In order to regulate the proliferated bioprospecting and protect the biological diversity in the source countries, the Convention on Biological Diversity (CBD) established a legal framework for the reciprocal transfer of biological materials between the interested parties in bioprospecting activities, subject to the Prior Informed Content (PIC) principles and a set of mutually agreed items on equitable sharing of benefits (CBD 1992, Bhat 1999; Ten Kate and Laird 1999; Dedeurwaerdere 2005). Although interesting and valuable to the cause of conservation, there is a feeling that the ‘price’ being paid under these arrangements is too low. Somehow ecologists argue that, surely, these materials have a greater value than the few million dollars being paid to national conservation organizations for the protection of the areas where the material are located. In this paper we seek to understand better how a biodiversity resource’ use value in production is determined, and how the real value is obscured by the fact that the resource is largely open access.

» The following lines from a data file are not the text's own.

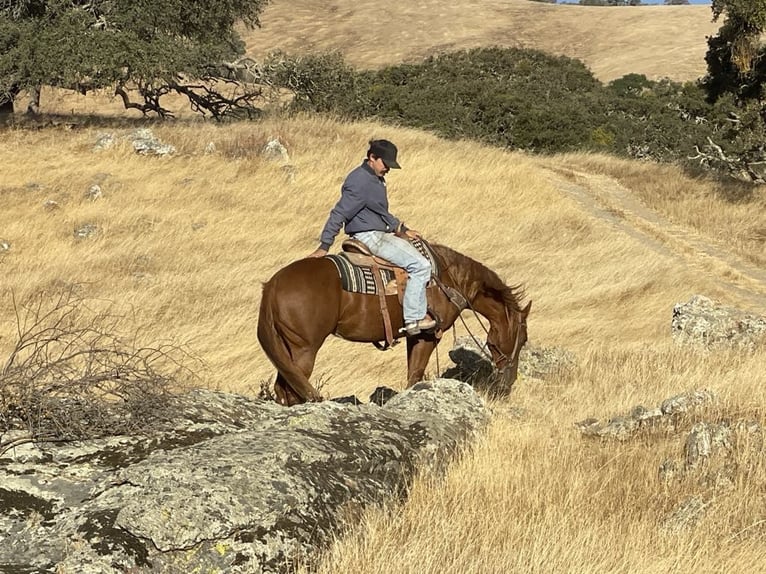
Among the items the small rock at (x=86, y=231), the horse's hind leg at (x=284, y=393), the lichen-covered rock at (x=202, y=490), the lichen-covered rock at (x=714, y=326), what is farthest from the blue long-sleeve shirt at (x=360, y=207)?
the small rock at (x=86, y=231)

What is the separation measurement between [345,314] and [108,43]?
2371 cm

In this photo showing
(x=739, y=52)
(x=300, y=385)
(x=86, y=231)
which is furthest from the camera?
(x=739, y=52)

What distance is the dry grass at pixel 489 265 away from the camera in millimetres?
4891

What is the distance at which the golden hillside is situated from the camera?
76387 mm

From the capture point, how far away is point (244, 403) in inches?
259

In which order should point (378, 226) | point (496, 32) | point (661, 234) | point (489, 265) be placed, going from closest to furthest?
1. point (378, 226)
2. point (489, 265)
3. point (661, 234)
4. point (496, 32)

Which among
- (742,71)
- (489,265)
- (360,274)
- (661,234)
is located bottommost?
(489,265)

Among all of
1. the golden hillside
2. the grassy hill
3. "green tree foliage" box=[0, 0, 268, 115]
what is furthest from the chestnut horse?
the golden hillside

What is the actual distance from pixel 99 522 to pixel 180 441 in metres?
1.20

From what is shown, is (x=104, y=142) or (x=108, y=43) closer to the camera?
(x=104, y=142)

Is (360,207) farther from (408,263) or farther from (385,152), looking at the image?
(408,263)

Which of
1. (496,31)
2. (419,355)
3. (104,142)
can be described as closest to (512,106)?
(104,142)

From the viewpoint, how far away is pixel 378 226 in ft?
28.9

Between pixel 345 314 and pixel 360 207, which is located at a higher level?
pixel 360 207
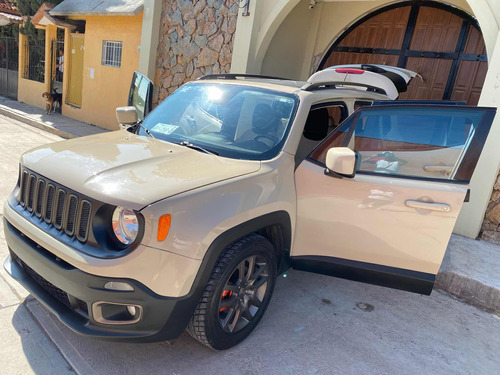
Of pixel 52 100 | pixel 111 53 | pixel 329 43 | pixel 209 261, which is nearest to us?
pixel 209 261

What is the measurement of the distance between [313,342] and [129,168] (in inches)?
72.7

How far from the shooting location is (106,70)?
11.1m

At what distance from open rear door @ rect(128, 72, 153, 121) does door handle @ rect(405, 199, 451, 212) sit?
10.2 ft

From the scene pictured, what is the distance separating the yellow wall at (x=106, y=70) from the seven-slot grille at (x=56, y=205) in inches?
325

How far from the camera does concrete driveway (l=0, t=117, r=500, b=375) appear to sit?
2.54 metres

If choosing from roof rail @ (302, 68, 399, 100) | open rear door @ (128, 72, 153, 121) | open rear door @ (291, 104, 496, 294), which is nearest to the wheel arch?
open rear door @ (291, 104, 496, 294)

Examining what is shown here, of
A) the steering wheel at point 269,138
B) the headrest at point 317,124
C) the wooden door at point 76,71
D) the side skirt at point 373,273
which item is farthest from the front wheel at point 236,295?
the wooden door at point 76,71

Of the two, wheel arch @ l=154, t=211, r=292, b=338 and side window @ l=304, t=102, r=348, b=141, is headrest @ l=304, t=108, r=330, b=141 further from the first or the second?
wheel arch @ l=154, t=211, r=292, b=338

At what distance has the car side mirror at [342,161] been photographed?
2.73 metres

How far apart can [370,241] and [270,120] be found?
1234 mm

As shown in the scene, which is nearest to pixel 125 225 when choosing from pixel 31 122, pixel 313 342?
pixel 313 342

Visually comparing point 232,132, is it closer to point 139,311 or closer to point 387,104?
point 387,104

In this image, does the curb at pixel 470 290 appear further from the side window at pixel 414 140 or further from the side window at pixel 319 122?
the side window at pixel 319 122

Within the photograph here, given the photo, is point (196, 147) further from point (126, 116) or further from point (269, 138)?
point (126, 116)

We attempt to analyse how special arrangements, set op top of a basic framework in which the resource open access is limited in what it can achieve and in the ‘price’ that will emerge from any transaction between the buyers of the rights and the sellers of the rights.

Suggested Citation

  • Anil Markandya & Paulo A.L.D. Nunes, 2010. "Is the Value of Bioprospecting Contracts Too Low?," Working Papers 2010.154, Fondazione Eni Enrico Mattei.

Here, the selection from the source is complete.